On September 12, 2011, the Georgia Supreme Court adopted Advisory Opinion No. 2010-1 issued by the State Bar of Georgia Standing Committee on the Unauthorized Practice of Law, ending the routine practice among companies with employees working or residing in Georgia of using human resources personnel, clerical employees, or paralegals to answer garnishments in proceedings in Georgia state or superior courts. Specifically, Advisory Opinion No. 2010-1 states that "a nonlawyer who answers for a garnishee other than himself in a proceeding pending in a Georgia court of record is engaged in the unlicensed practice of law." The new rule appears to likewise prohibit in-house lawyers who are not licensed in Georgia from handling garnishments in Georgia state and superior courts. Garnishment proceedings in magistrate courts are not impacted by this decision.
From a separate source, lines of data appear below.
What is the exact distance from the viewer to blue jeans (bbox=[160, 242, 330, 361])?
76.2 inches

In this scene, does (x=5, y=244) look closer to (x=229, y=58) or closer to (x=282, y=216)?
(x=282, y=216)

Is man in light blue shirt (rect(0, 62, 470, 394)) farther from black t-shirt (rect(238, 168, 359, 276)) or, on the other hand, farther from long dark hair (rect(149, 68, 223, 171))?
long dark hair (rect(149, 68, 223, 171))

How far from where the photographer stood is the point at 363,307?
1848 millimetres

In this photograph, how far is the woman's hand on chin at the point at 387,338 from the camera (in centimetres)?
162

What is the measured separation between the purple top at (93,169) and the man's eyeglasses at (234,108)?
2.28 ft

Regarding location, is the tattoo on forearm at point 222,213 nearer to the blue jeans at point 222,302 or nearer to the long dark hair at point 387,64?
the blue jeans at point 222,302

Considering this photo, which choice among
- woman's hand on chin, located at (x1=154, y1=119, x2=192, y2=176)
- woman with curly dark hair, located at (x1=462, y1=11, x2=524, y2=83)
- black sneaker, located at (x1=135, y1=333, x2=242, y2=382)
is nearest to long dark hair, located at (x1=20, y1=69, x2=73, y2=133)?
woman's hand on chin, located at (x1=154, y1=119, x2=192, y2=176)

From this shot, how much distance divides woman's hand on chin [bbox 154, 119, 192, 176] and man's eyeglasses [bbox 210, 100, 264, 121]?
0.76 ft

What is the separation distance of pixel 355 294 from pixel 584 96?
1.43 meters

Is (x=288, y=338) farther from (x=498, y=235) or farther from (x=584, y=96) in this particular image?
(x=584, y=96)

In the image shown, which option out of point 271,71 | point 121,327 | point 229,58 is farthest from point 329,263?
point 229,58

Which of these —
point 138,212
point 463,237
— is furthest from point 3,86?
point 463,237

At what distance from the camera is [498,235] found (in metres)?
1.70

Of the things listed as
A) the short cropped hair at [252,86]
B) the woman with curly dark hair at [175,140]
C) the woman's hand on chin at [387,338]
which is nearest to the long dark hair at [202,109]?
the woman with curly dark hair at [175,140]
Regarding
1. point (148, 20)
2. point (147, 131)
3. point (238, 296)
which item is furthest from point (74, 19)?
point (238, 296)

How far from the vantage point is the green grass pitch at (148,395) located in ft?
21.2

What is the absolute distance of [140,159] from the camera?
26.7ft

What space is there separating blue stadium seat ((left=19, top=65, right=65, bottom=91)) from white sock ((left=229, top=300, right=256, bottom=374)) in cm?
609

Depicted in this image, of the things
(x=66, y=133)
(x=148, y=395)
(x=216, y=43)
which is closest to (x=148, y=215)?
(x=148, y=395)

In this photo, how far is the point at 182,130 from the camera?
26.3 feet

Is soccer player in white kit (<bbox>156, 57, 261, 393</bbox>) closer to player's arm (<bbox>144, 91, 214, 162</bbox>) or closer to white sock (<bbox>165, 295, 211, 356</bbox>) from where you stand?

There is hope, however, that the significant burden that the Supreme Court's decision places on corporate employers doing business in Georgia could be short-lived. At the same time that the Georgia Supreme Court adopted Advisory Opinion No. 2010-1, Justice David Nahmias issued a concurring opinion in which he pointed out that a statutory change might alleviate the negative effects that the Advisory Opinion may have on businesses dealing with routine garnishment proceedings, and stated that businesses with Georgia employees "should understand that today's decision leaves them free to seek such a remedy from . . . the Judicial Council or the General Assembly."
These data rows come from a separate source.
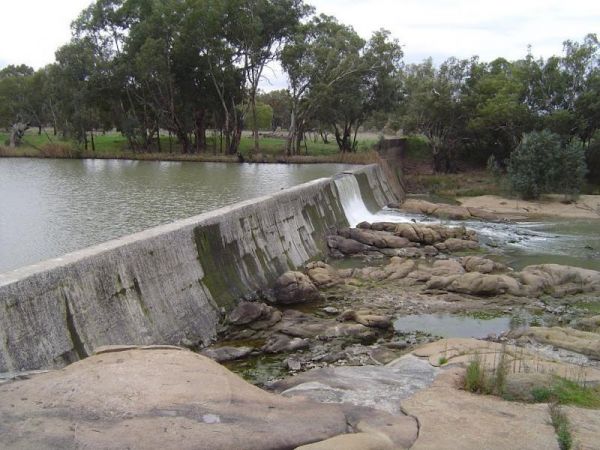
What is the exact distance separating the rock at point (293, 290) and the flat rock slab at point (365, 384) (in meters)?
5.30

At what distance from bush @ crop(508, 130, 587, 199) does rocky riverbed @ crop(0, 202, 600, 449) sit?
19135 mm

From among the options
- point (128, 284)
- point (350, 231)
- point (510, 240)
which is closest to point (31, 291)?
point (128, 284)

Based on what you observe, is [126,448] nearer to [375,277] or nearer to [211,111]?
[375,277]

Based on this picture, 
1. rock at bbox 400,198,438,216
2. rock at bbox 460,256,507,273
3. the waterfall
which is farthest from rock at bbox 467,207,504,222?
rock at bbox 460,256,507,273

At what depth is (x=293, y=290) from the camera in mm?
13867

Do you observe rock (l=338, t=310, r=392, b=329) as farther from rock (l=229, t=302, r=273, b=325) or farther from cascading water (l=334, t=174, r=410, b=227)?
cascading water (l=334, t=174, r=410, b=227)

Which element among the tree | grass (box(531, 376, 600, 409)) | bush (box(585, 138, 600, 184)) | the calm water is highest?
the tree

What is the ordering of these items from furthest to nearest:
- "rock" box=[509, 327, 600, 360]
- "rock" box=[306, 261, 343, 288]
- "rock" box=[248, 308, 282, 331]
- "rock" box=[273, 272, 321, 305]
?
"rock" box=[306, 261, 343, 288] < "rock" box=[273, 272, 321, 305] < "rock" box=[248, 308, 282, 331] < "rock" box=[509, 327, 600, 360]

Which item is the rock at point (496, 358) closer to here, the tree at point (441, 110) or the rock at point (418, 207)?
the rock at point (418, 207)

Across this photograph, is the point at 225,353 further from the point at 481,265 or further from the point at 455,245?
the point at 455,245

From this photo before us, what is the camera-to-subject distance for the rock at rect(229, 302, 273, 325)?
11.8 meters

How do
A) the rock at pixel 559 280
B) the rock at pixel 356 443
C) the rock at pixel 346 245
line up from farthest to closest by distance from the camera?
the rock at pixel 346 245 → the rock at pixel 559 280 → the rock at pixel 356 443

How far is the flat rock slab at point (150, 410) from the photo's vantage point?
184 inches

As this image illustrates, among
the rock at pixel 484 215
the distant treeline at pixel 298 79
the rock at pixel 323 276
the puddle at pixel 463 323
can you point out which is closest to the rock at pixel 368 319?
the puddle at pixel 463 323
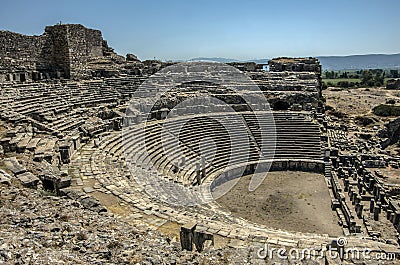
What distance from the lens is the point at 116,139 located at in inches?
599

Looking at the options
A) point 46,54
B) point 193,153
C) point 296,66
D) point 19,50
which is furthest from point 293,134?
point 19,50

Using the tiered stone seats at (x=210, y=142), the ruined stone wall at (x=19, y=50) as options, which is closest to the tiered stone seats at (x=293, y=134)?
the tiered stone seats at (x=210, y=142)

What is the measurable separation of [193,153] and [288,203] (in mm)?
5711

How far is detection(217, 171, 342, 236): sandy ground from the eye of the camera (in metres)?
12.7

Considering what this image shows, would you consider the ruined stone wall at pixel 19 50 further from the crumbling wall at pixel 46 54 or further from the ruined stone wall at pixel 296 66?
the ruined stone wall at pixel 296 66

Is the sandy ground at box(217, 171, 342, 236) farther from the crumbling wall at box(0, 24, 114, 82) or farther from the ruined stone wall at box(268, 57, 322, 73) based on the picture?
the ruined stone wall at box(268, 57, 322, 73)

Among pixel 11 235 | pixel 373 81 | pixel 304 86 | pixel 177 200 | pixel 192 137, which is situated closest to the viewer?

In the meantime, companies with employees working or residing in Georgia should reexamine their garnishment processes and ensure that they are complying with the state Supreme Court's decision. Indeed, failure to comply with the decision will have potentially serious consequences, including the entry of default in a garnishment proceeding -- a result that can shift the entirety of the employee's debt to the employer -- and could lead to criminal and civil sanctions for the unauthorized practice of law. To avoid these potential pitfalls, it is essential for companies with Georgia employees to have a licensed Georgia attorney review and sign garnishments filed in Georgia state and superior courts.